#### [Records shown]
******
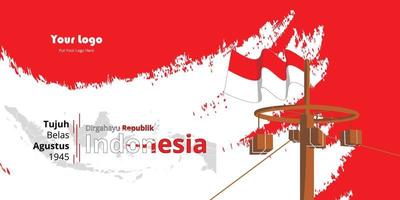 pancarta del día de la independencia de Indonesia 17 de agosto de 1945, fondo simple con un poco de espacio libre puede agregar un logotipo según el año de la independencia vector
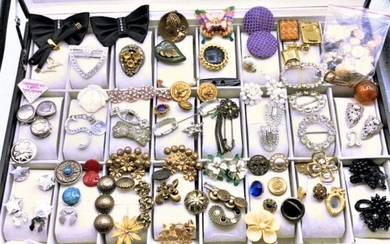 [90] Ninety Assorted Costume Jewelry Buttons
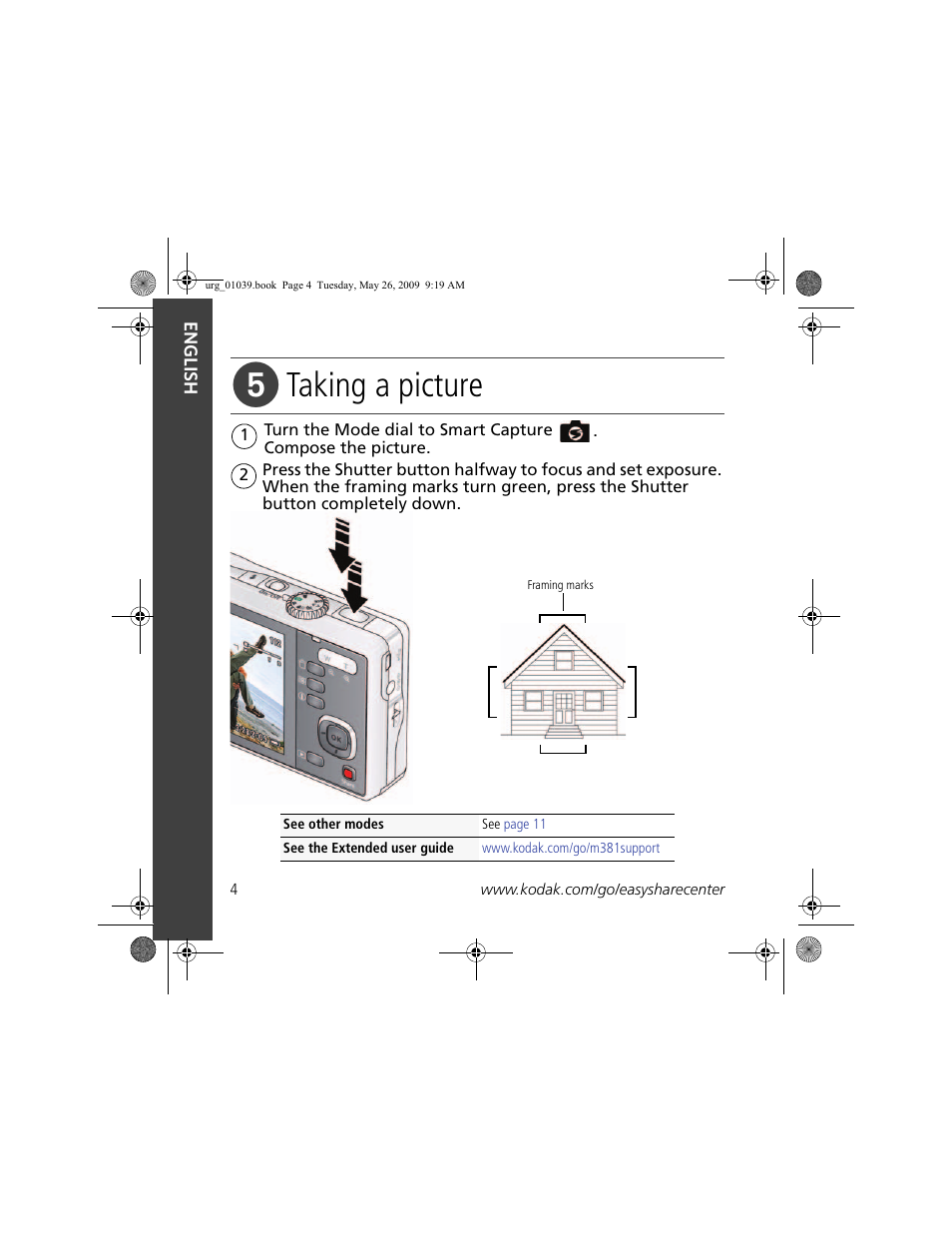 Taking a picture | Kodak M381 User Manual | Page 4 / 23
******
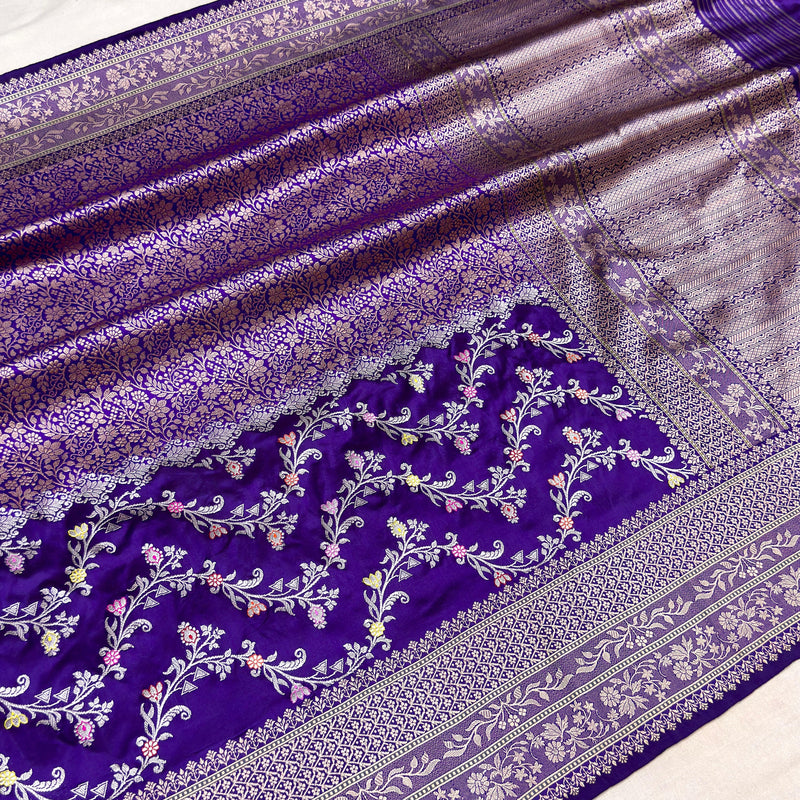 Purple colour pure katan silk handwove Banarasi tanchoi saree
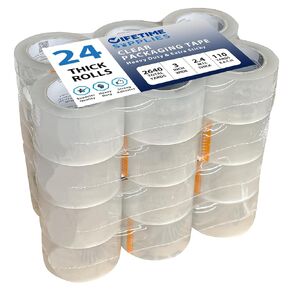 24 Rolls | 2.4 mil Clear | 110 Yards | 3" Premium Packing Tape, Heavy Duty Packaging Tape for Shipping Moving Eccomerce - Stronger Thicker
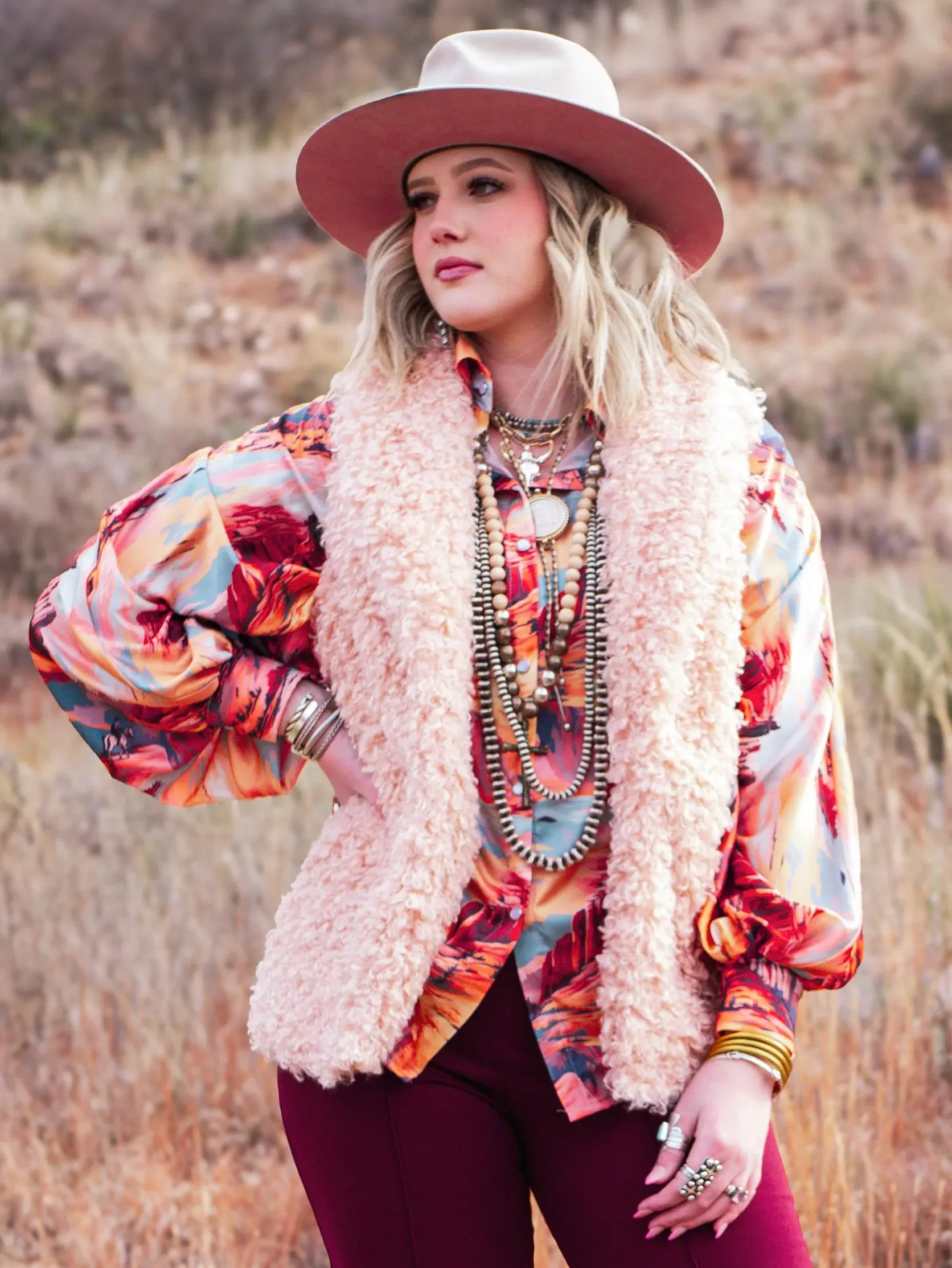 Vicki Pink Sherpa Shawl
******
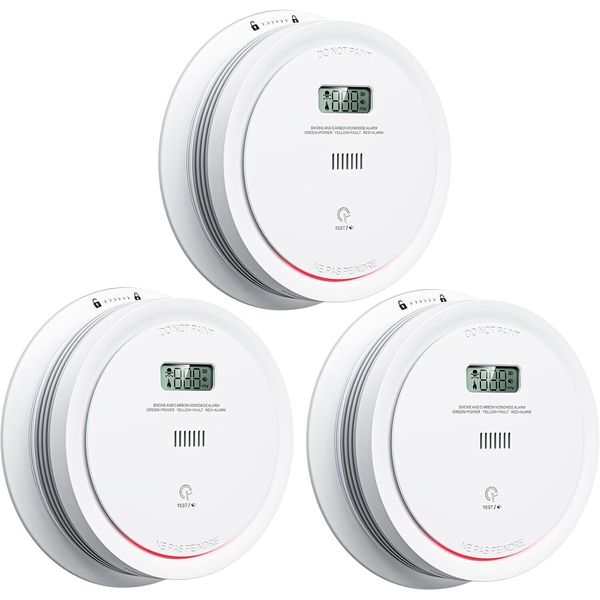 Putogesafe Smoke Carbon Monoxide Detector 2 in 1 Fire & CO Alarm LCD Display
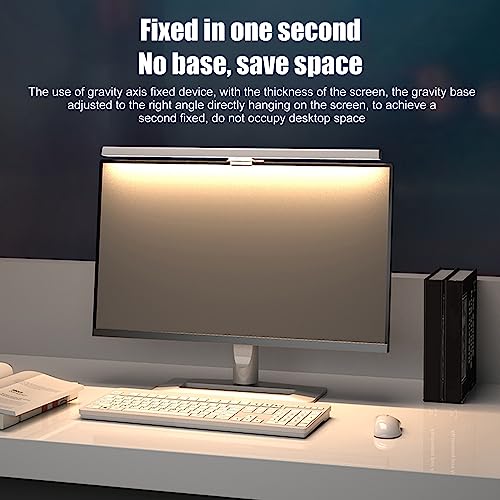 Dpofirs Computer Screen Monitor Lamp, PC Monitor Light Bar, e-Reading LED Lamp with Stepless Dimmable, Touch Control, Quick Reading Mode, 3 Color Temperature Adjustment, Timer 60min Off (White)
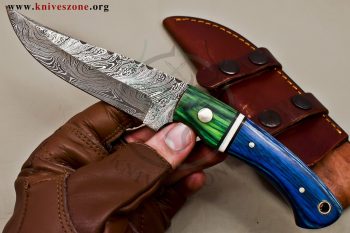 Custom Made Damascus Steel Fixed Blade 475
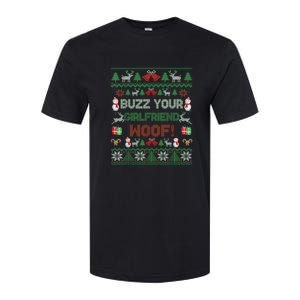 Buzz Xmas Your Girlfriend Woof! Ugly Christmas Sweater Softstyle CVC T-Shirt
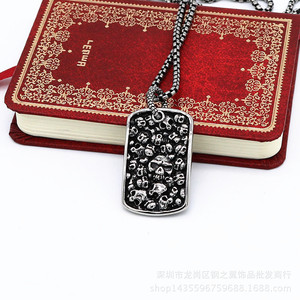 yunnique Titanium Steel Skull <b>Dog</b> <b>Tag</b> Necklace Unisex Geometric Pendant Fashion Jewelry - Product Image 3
******
#### [Aim of the task]
All that should be printed is the run of lines above from the one with "Purple colour pure" through the one with "Vicki Pink Sherpa Shawl", both included, exactly as given, with pictures left out.

#### [Solution to the exercise]
 Purple colour pure katan silk handwove Banarasi tanchoi saree
 24 Rolls | 2.4 mil Clear | 110 Yards | 3" Premium Packing Tape, Heavy Duty Packaging Tape for Shipping Moving Eccomerce - Stronger Thicker
 Vicki Pink Sherpa Shawl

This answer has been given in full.